Hispanoclavina Temporal range: Barremian PreꞒ Ꞓ O S D C P T J K Pg N ↓

Scientific classification
- Domain: Eukaryota
- Kingdom: Animalia
- Phylum: Arthropoda
- Class: Insecta
- Order: Coleoptera
- Suborder: Adephaga
- Family: †Coptoclavidae
- Subfamily: †Hispanoclavinae Soriano, Ponomarenko & Delclos, 2007
- Genus: †Hispanoclavina Soriano, Ponomarenko & Delclos, 2007
- Species: †H. diazromerali Soriano, Ponomarenko & Delclos, 2007; †H. gratshevi Soriano, Ponomarenko & Delclos, 2007;

= Hispanoclavina =

Extinct genus of beetles

Hispanoclavina is an extinct genus of beetles in the family Coptoclavidae that lived in the Barremian age of the Early Cretaceous of Spain, and is the only member of the subfamily Hispanoclavinae.
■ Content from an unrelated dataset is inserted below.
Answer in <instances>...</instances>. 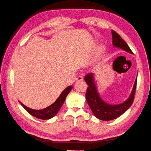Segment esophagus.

It consists of two species, H. diazromerali and H. gratshevi, which were described from fossils found in Las Hoyas, a Konservat-Lagerstätten within the La Huérguina Formation near Cuenca, Spain. Unlike most members of the family Coptoclavidae, which are interpreted as active hunters, Hispanoclavina is considered to have been a filter feeder, with forelegs adapted for filtering plankton.